Задания:
1: Верните дословно часть фрагмента для чтения, начиная со слов «Не знаю, как» и заканчивая словами «которой соткана жизнь.».
2: Установите, соответствуют ли фрагменту для чтения следующие утверждения: (a) Жак отметил крестиком на глобусе место, где он живет; (b) Павлик написал свою записку по-русски; (c) обещанного письма от Жака так и не пришло. На каждое ответьте «да» или «нет» и приведите точную цитату из фрагмента для чтения, которая это решает.

Потом я встретил его в Москве. В те дни он был очень занят, но урвать вечерок нам все-таки удалось. На Гаити было неспокойно, но Москва, по его словам, действует на него "тонизирующе", и он был весел, остроумен, горяч. Совсем как в Ялте. Он совершенно влюбил в себя всех сидевших за столом, особенно десятилетнего сынишку наших хозяев, Павлика, которому разрешено было по случаю "высокого гостя" не готовить сегодня уроки и позже обычного лечь спать. Он притащил Жаку глобус, и тот поставил крестик в том месте, где он живет, в Порт-о-Пренсе. Потом Жак подарил ему автограф - несколько строк пожеланий, чтоб Павлик рос таким-то и таким-то. Павлик с таинственным видом убежал, а через полчаса вернулся со сложенным вчетверо листком бумаги. На нем крупными буквами по-французски было написано: "Дорогой Жак! Обещаю тебе всю жизнь быть честным, правдивым и смелым. Твой Поль".
Не знаю, как у других, но у меня что-то заскребло в горле. У Жака, по-моему, тоже. Павлик же, когда Жак ушел, не выдержал, бросился матери на шею и, превозмогая всхлипы восторга, признался ей, что это был самый, самый счастливый день в его жизни…
Уезжая, Жак обещал писать. Кто верит таким обещаниям? Но он не обманул - спустя некоторое время пришло от него длинное письмо, написанное аккуратным, кругленьким, с забавными закорючками почерком. В нем он писал о романе, который никак не может закончить, о том, как трудно сейчас работать и как надо все же работать, несмотря на тяжелую атмосферу, из которой соткана жизнь.

Перечень данных:

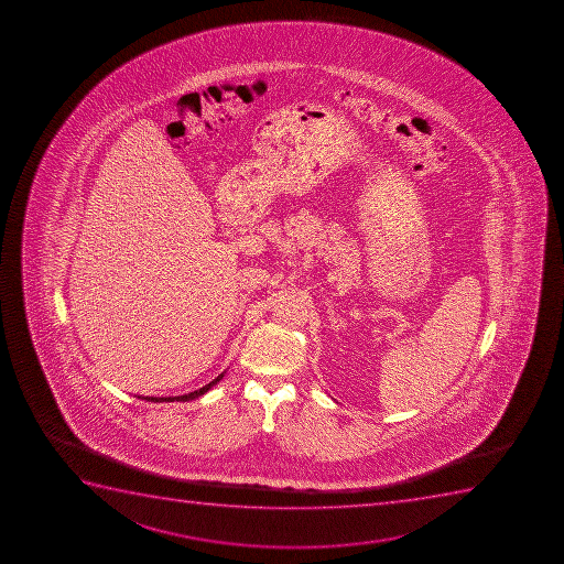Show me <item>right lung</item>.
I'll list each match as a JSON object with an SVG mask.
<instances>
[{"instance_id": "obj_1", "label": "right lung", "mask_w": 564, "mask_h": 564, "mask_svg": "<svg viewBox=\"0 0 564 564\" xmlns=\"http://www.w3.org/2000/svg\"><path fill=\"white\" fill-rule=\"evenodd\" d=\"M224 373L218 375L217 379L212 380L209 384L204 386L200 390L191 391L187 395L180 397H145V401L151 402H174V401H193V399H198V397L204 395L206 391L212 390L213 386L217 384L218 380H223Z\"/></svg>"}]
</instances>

Ответы по заданиям:
1:
Не знаю, как у других, но у меня что-то заскребло в горле. У Жака, по-моему, тоже. Павлик же, когда Жак ушел, не выдержал, бросился матери на шею и, превозмогая всхлипы восторга, признался ей, что это был самый, самый счастливый день в его жизни…
Уезжая, Жак обещал писать. Кто верит таким обещаниям? Но он не обманул - спустя некоторое время пришло от него длинное письмо, написанное аккуратным, кругленьким, с забавными закорючками почерком. В нем он писал о романе, который никак не может закончить, о том, как трудно сейчас работать и как надо все же работать, несмотря на тяжелую атмосферу, из которой соткана жизнь.

2:
(a) Да: «тот поставил крестик в том месте, где он живет, в Порт-о-Пренсе».
(b) Нет: «На нем крупными буквами по-французски было написано».
(c) Нет: «Но он не обманул - спустя некоторое время пришло от него длинное письмо».